In the light of the above information, the following statement has been added to the "Warnings" section of the prescribing information:

• Methotrexate given concomitantly with radiotherapy may increase the risk of soft tissue necrosis and osteonecrosis.

The "General" subsection of the "Precautions" section has been revised to include the following underlined text:

• Most adverse reactions are reversible if detected early. When such reactions do occur, the drug should be reduced in dosage or discontinued and appropriate corrective measures should be taken. If necessary, this could include the use of leucovorin calcium and/or acute, intermittent haemodialysis with a high-flux dialyser.

The same text has been added to the sections on "Overdosage" and to the "Guidelines for methotrexate therapy with leucovorin rescue".

The "Adverse Reactions in Psoriasis" section has been amended to include the following text:

• Rarely, painful plaque erosions may appear.

The "Drug Interactions" subsection has been modified to include the following paragraph:

• The potential for increased hepatotoxicity when methotrexate is administered with other hepatotoxic agents has not been evaluated. However, hepatotoxicity has been reported in such cases. Therefore, patients receiving concomitant therapy with methotrexate and other potential hepatotoxins (e.g. azathioprine, retinoids, sulfasalazine) should be closely monitored for possible increased risk of hepatotoxicity.

References:

1) "Dear Doctor" letter, Wyeth-Ayerst Laboratories, June 1999.
[http://www.fda.gov/medwatch/safety/1999/methot.htm]

2) Turner SL et al: Radical external beam radiotherapy for 333 squamous carcinomas of the oral cavity - Evaluation of late morbidity and a watch policy for the clinically negative neck. Radiotherapy & Oncology 41:21-29, 1996.

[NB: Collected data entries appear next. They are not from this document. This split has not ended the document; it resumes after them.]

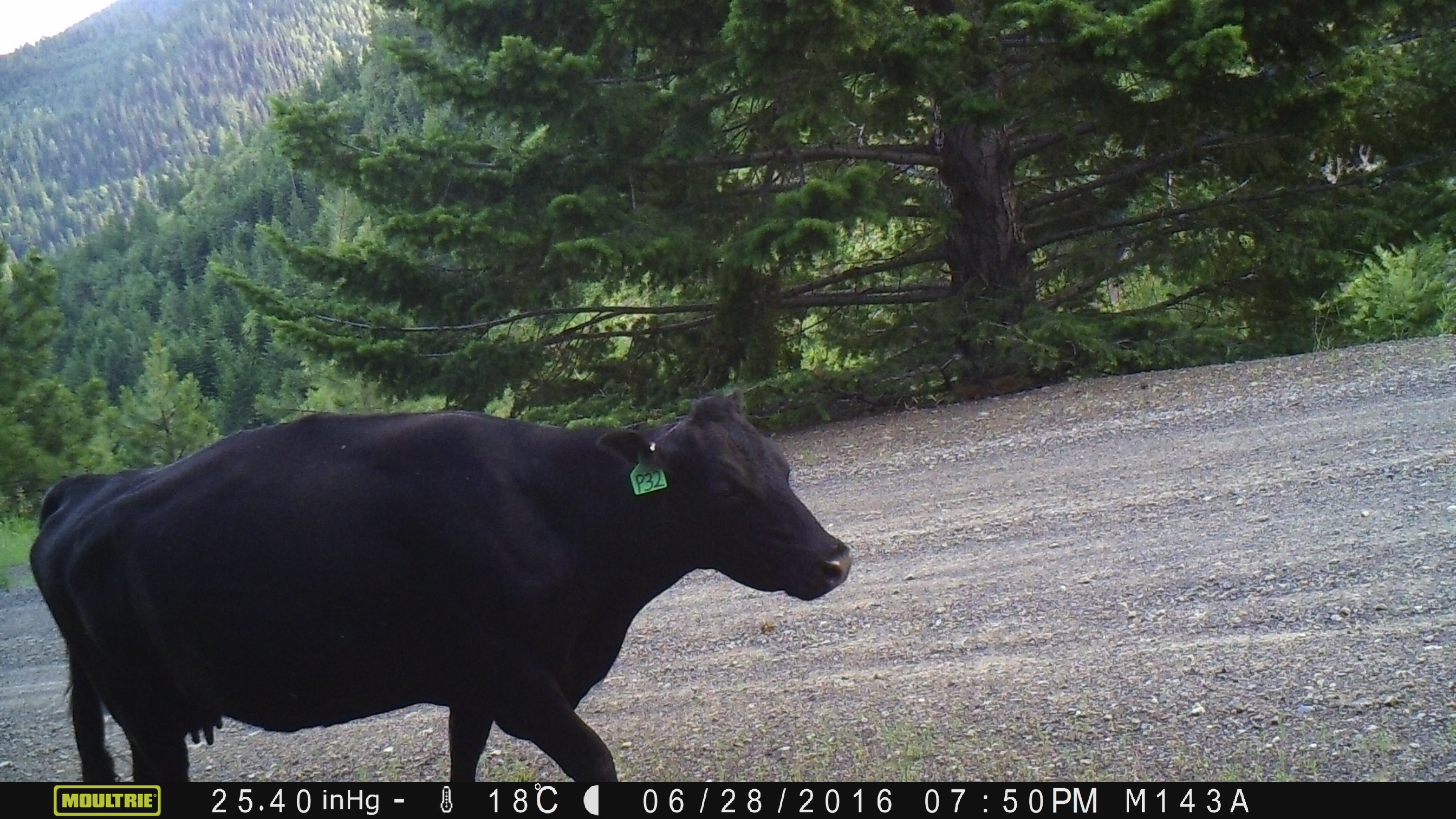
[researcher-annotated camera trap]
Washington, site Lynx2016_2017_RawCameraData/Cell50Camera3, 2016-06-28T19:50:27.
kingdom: Animalia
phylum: Chordata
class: Mammalia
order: Artiodactyla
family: Bovidae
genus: Bos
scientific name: Bos taurus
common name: domestic cattle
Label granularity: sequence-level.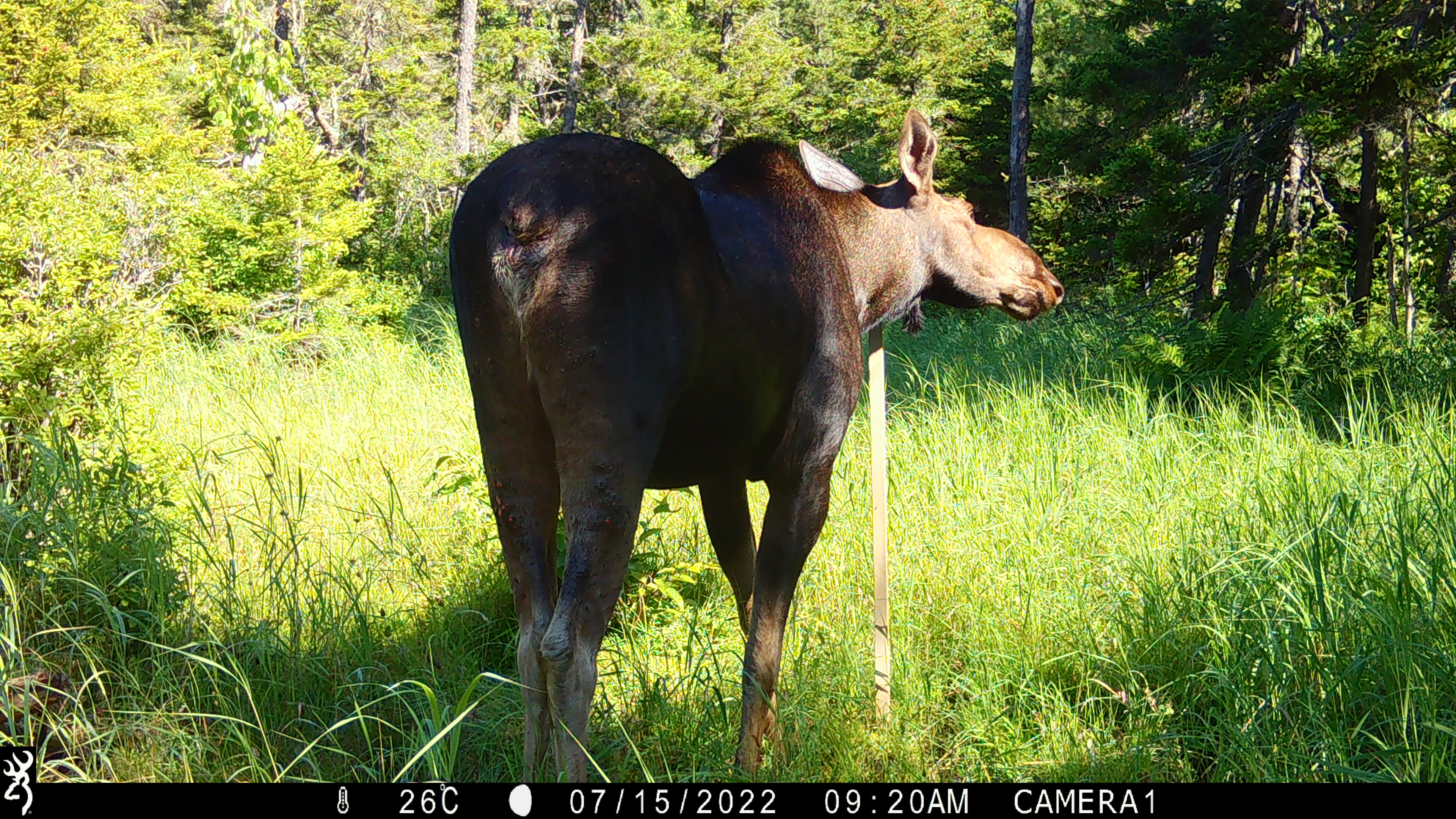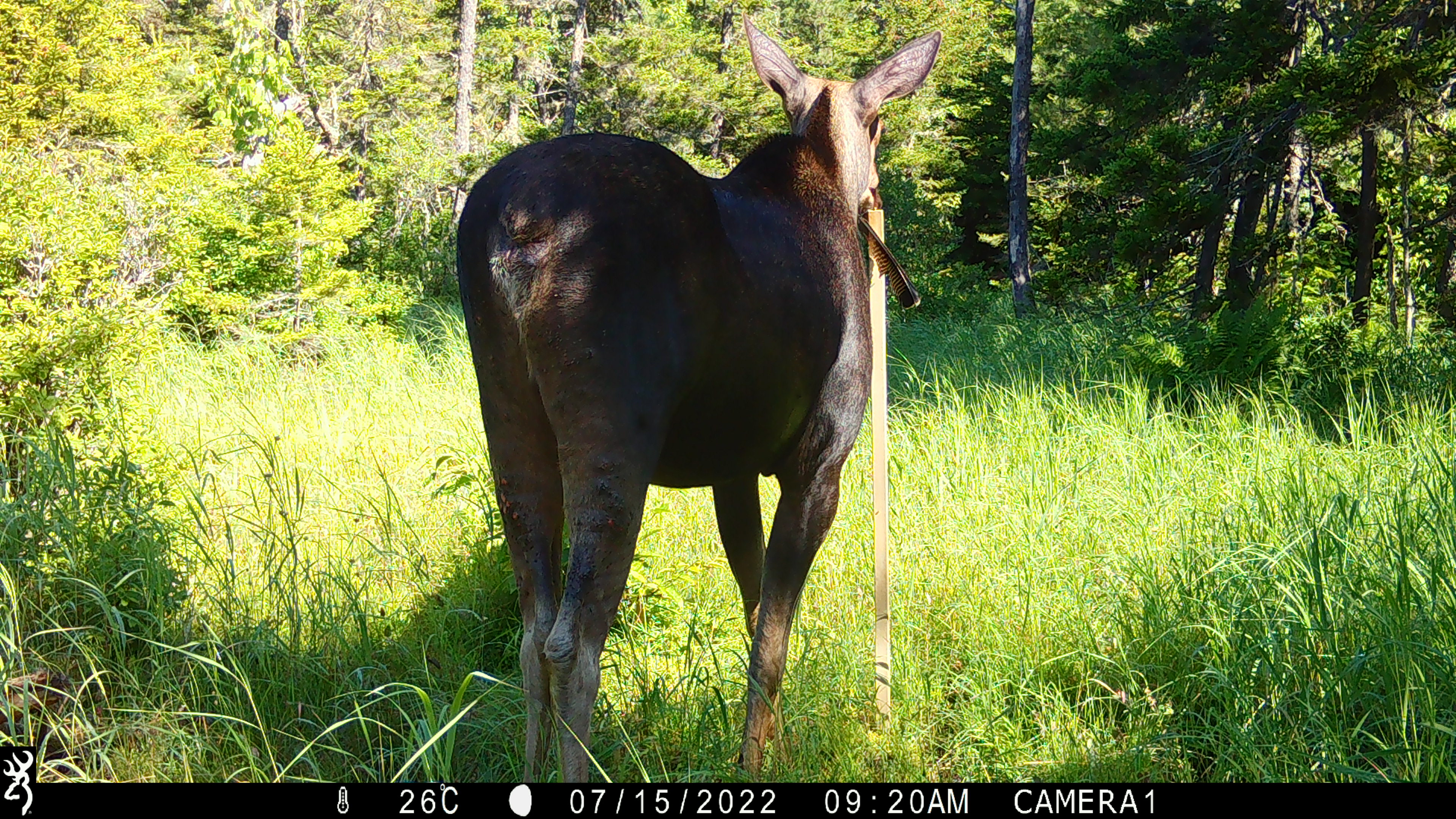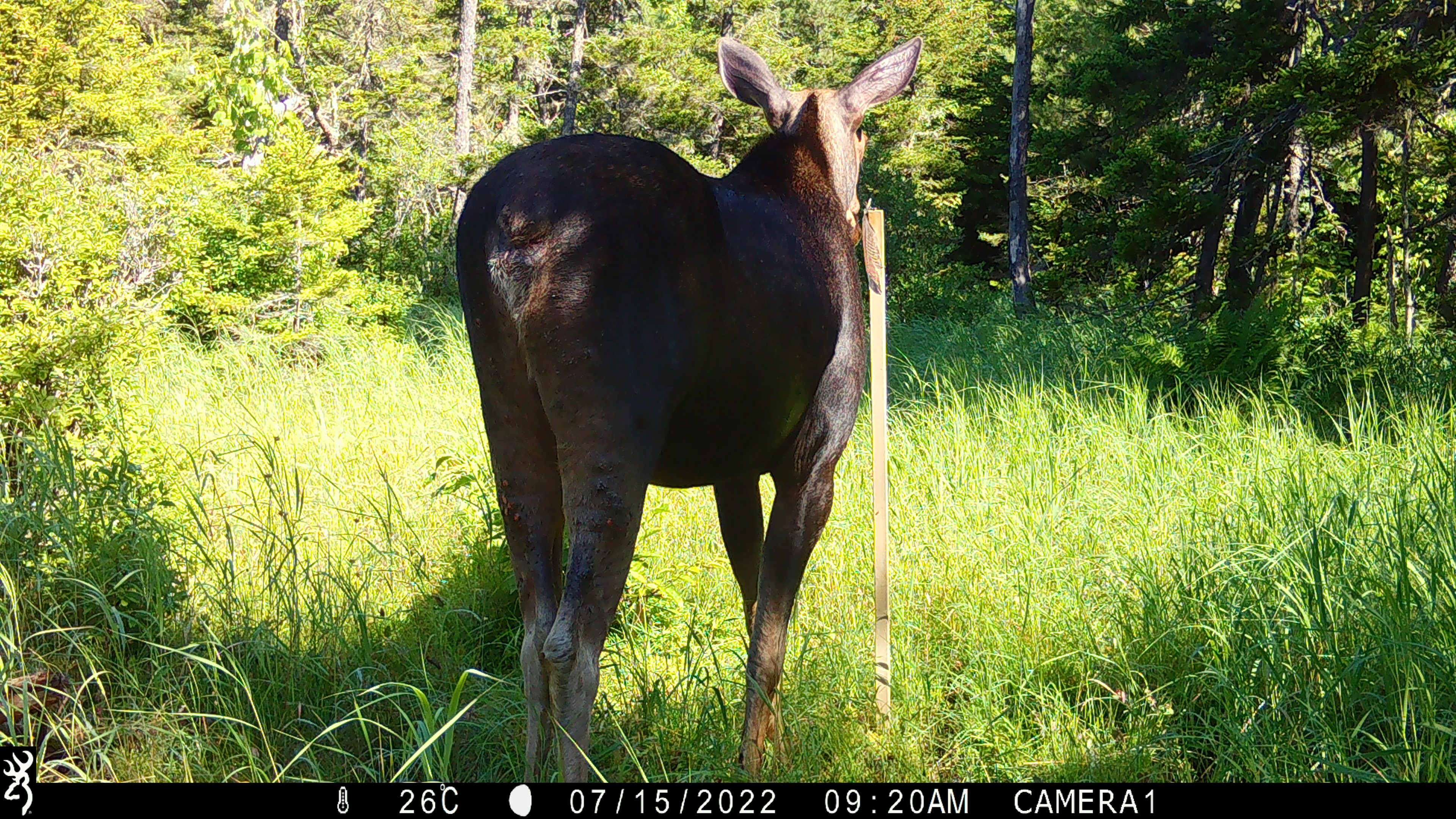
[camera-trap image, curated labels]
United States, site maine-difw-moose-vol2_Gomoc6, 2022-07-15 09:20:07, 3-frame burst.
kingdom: Animalia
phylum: Chordata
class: Mammalia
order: Artiodactyla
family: Cervidae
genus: Alces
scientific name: Alces alces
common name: moose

3) Pearce HP and Wilson BB: Erosion of psoriatic plaques: An early sign of methotrexate toxicity. American Academy of Dermatology 35:835-838, 1996.

4) Data on file (spontaneous adverse event reporting system), Wyeth-Ayerst Laboratories.

5) Wall, SM et al: Effective clearance of methotrexate using high-flux haemodialysis membranes. American Journal of Kidney Disease 28(6):846-854, 1996.